Something else entirely , her subconscious said, but Allie ordered herself not to go there. She grabbed the can of whipped cream and took a hit.
“So are you a lawyer now or what?” he asked. “I tried to stalk your social media over the years, but you never really posted much. I couldn’t make it to our ten-year high school reunion, so I’ll admit I’m kind of clueless what you do for a living.”
Allie laughed and swallowed the whipped cream. “You and most people.”
“What do you mean?”
“I’m a Certified Association Executive,” she said. “I know it sounds like a made-up job, or like a glorified secretary or something.”
“I wasn’t going to say that.”
“It’s okay, I get it a lot.”
“So what does a Certified Association Executive do?”
“I oversee a state medical association, organizing membership campaigns and public advocacy and planning education events. That might sound boring, but I really love it. No two days are the same, and I get to use a lot of negotiation and people management skills. It’s so much better than the political campaign stuff I was doing before. ”
“So did you finish your poli-sci degree?”
“Undergrad, yes. But I only got through one year of law school before I quit.”
She wasn’t sure if she’d ever said those words— I quit— out loud before, and she braced herself for Jack to say something snarky. To rib her for not being able to hack it or to give her crap for not heading down the path she’d been so certain was meant for her.
Instead, he reached for her. Well, not for her. For the whipped cream can in her hand. He pulled it from her grip, tilted his head back, and took a hit. “Delicious,” he said.
Allie smiled. “Thank you.”
“Why? Did you can it yourself?”
“No. I mean—thank you for not being a dick about me dropping out of school. Or faking a fiancé or having jailbird parents or?—”
She stopped there, not sure how much he knew about that.
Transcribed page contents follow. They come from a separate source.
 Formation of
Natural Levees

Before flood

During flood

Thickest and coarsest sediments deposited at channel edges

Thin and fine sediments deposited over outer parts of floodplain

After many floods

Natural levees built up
Not sure how much she wanted him to know.
“So it sounds like life didn’t turn out quite like either of us expected sixteen years ago,” he said at last.
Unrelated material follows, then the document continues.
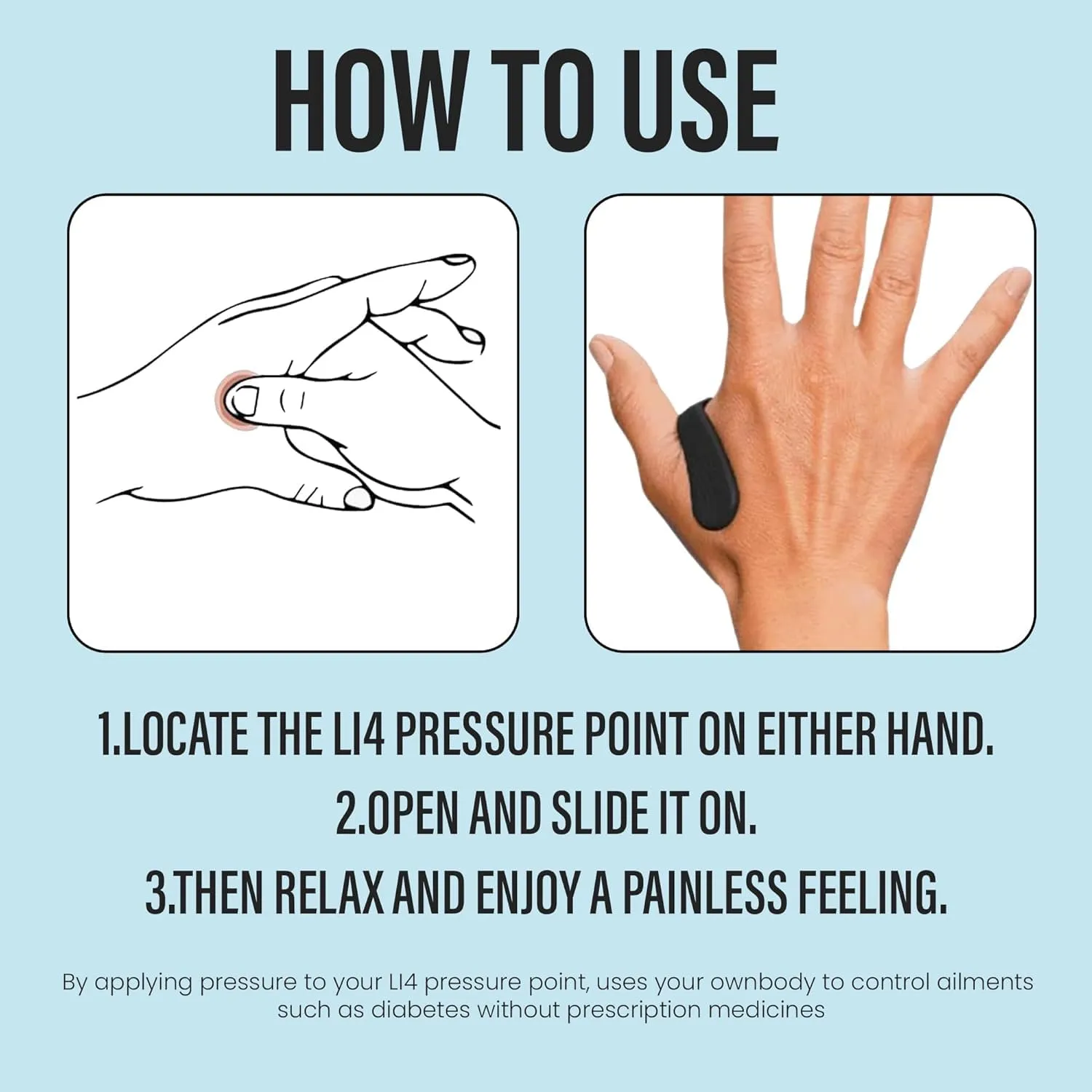 HOW TO USE

1.LOCATE THE LI4 PRESSURE POINT ON EITHER HAND.

2.OPEN AND SLIDE IT ON.

3.THEN RELAX AND ENJOY A PAINLESS FEELING.

By applying pressure to your LI4 pressure point, uses your ownbody to control ailments such as diabetes without prescription medicines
“Nope.” Allie pressed her lips together, then nodded. “I guess not.”
“And we’re also not exactly who we pretended to be last night.”
“Guilty as charged.” Allie shifted on the sofa, bumping his knee with hers. “So where does that leave us?”
“Friends?” There was a hopeful note in his voice, a tone Allie recognized from a long time ago. Years before they’d even dated, back when Jack was the sweet boy in math class with sad eyes. The boy whose father had walked out and left him alone with his mom and a whole heap of trust issues.
She wondered if he’d ever gotten over that.
“Friends,” she repeated, nodding a little. “That sounds good.”
“Excellent.” He leaned back against the cushions, splaying his arms out across the back of the sofa. “So is there anything else you want to confess?”
“What?” Her voice cracked just a little, but she forced herself not to flinch. “What do you mean?”
“Well, we’ve kinda opened all the floodgates here. The fake fiancé, the career paths that didn’t go like we expected. Your law-breaking parents, my shotgun marriage—it’s been very therapeutic getting it all out in the open.”
“Oh. Right. Yes, it has.”
“So I just wondered if there’s anything else either of us wanted to share.”
Her cheeks heated up, and Allie prayed he wouldn’t notice. “You’ve seen plenty of embarrassing stuff from me tonight. Speaking of which, I need to go rinse off this mud mask.”
“And I should probably get this crap off my teeth. Is there more than one bathroom in this place?”
“Yeah, go ahead and use the guest bath you used last night. I’ll wash up in the primary.”